++++ INFORMATION SHOWN

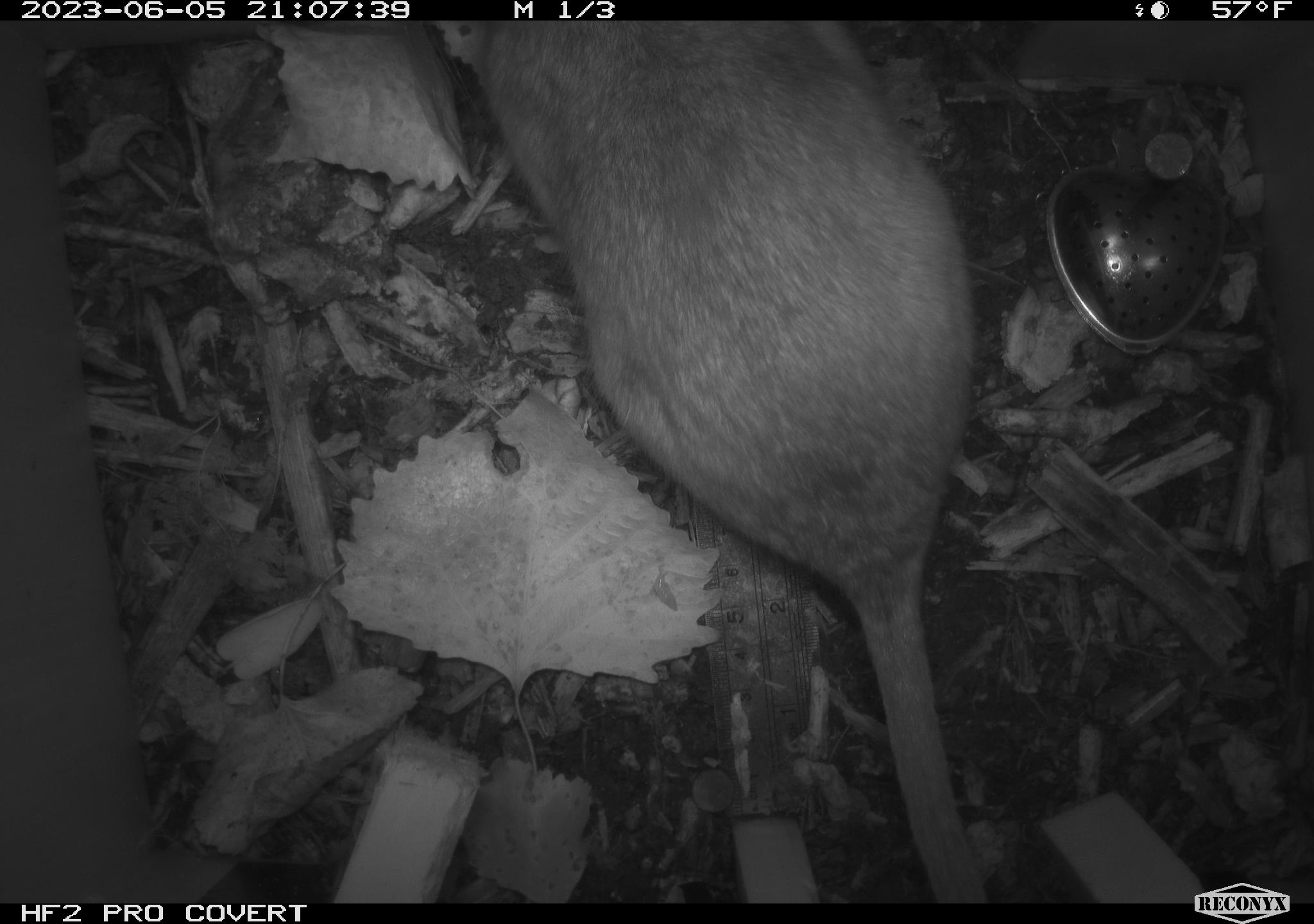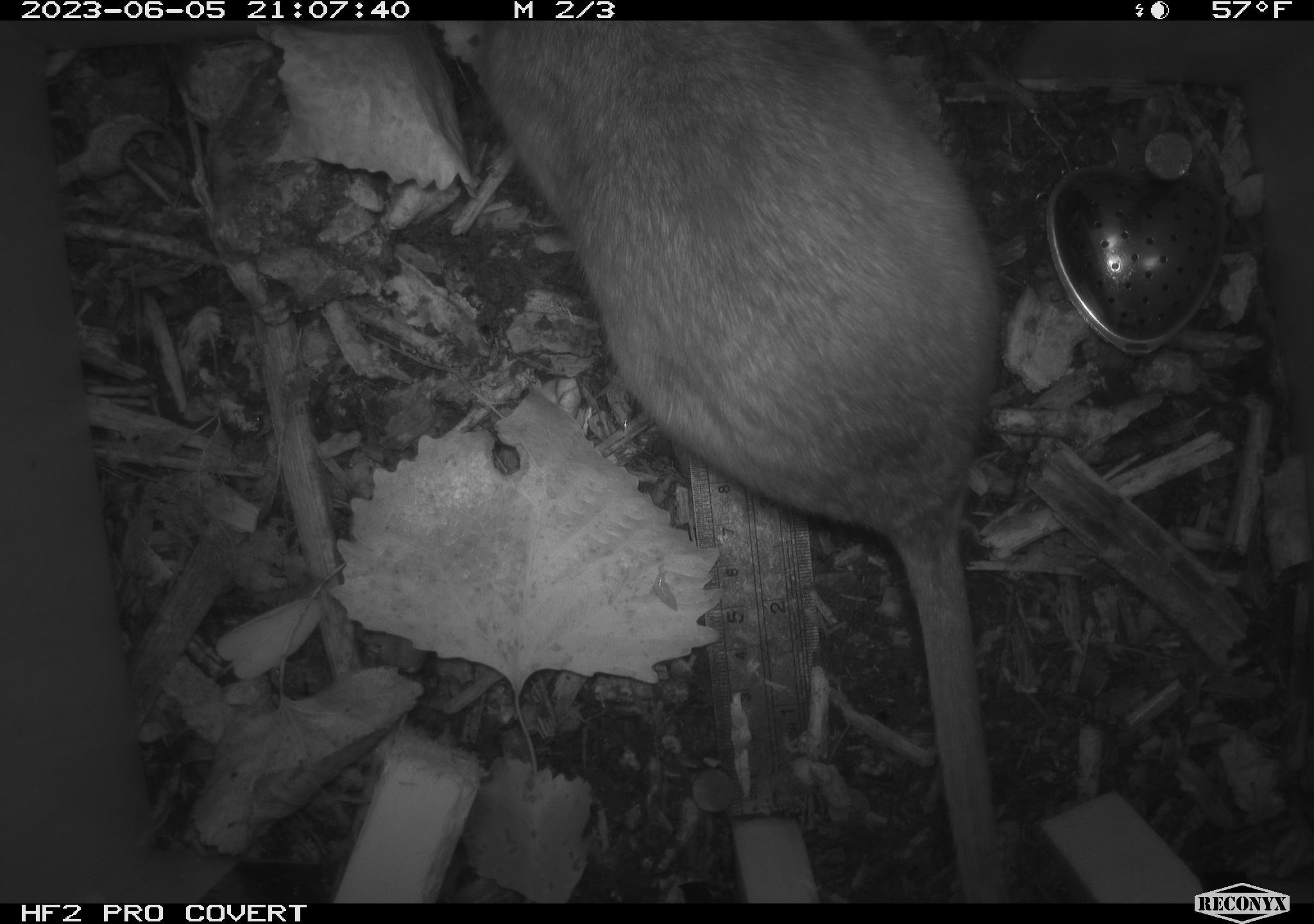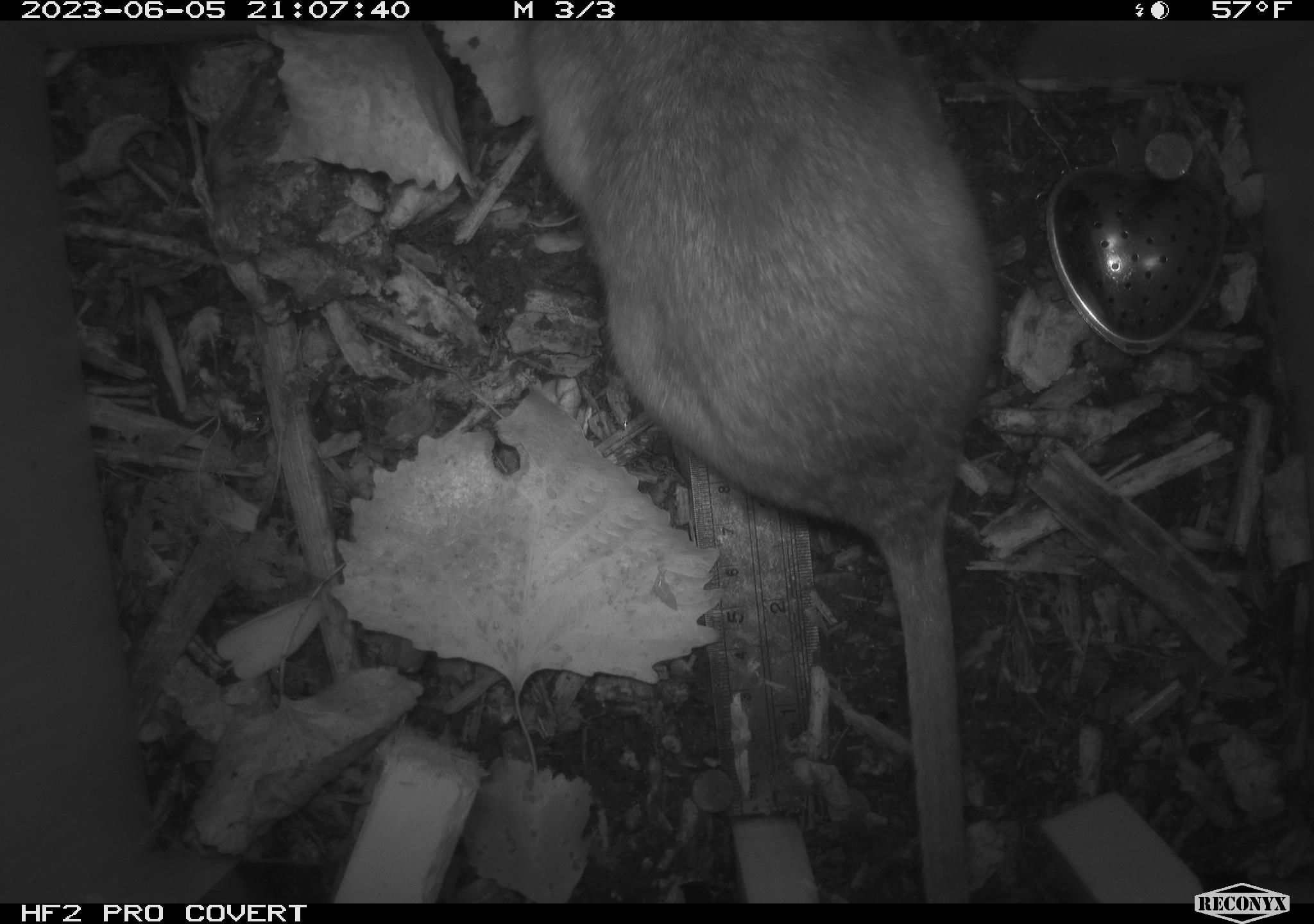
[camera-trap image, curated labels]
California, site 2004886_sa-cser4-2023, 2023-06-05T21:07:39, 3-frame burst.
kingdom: Animalia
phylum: Chordata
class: Mammalia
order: Rodentia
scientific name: Rodentia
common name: woodrat or rat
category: woodrat or rat species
Woodrat or rat species (woodrat or rat) (Rodentia).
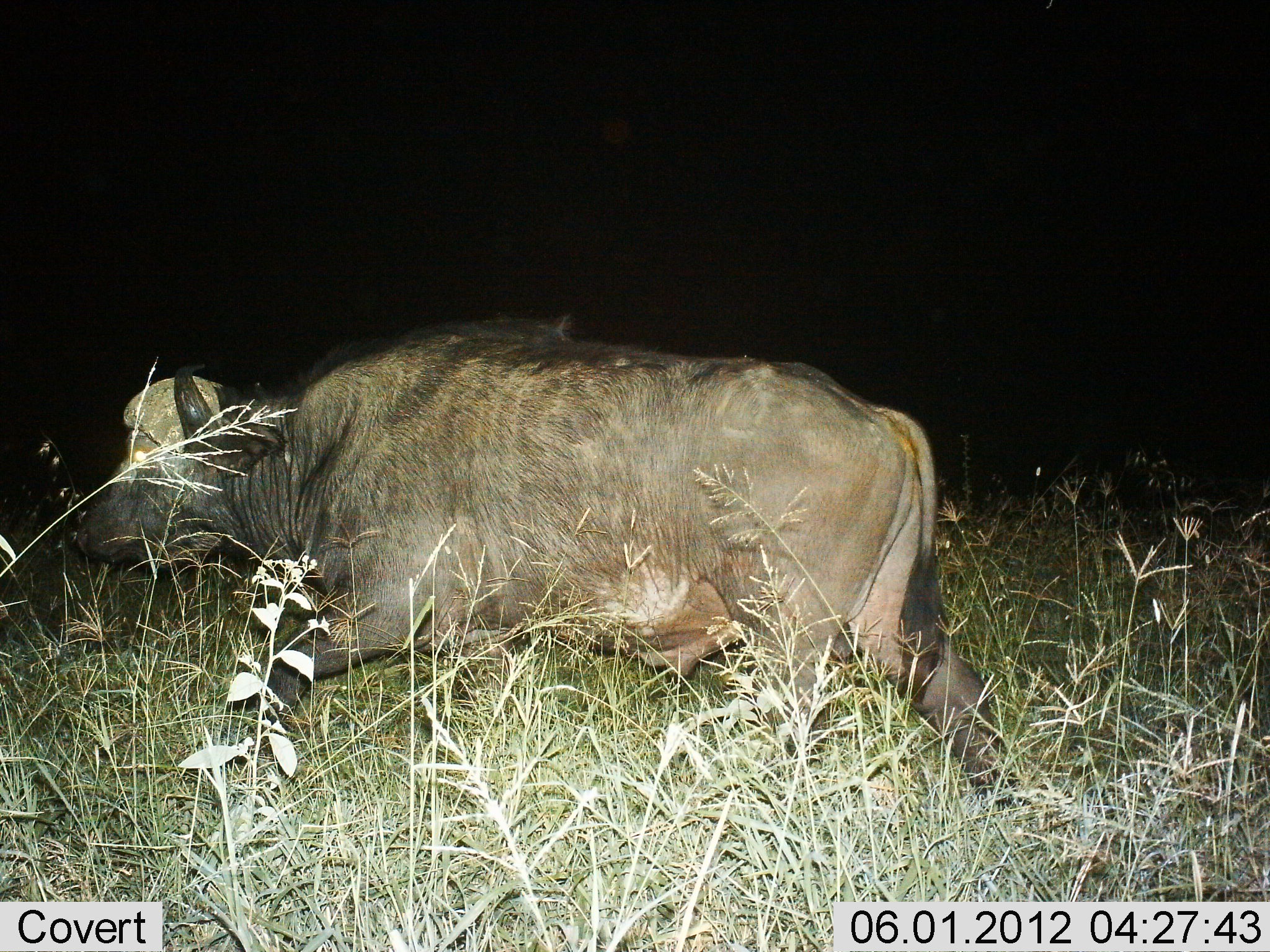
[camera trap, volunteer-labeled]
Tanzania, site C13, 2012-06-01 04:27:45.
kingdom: Animalia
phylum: Chordata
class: Mammalia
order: Artiodactyla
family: Bovidae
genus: Syncerus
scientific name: Syncerus caffer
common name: cape buffalo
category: buffalo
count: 1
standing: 0%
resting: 0%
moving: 100%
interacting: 0%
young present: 0%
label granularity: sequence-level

++++++++

> [TASK INSTRUCTIONS]:
Output only a verbatim copy of the lines spanning from the line that contains "scientific name: Syncerus caffer" to the end of the records above.

> [TASK OUTPUT]:
scientific name: Syncerus caffer
common name: cape buffalo
category: buffalo
count: 1
standing: 0%
resting: 0%
moving: 100%
interacting: 0%
young present: 0%
label granularity: sequence-level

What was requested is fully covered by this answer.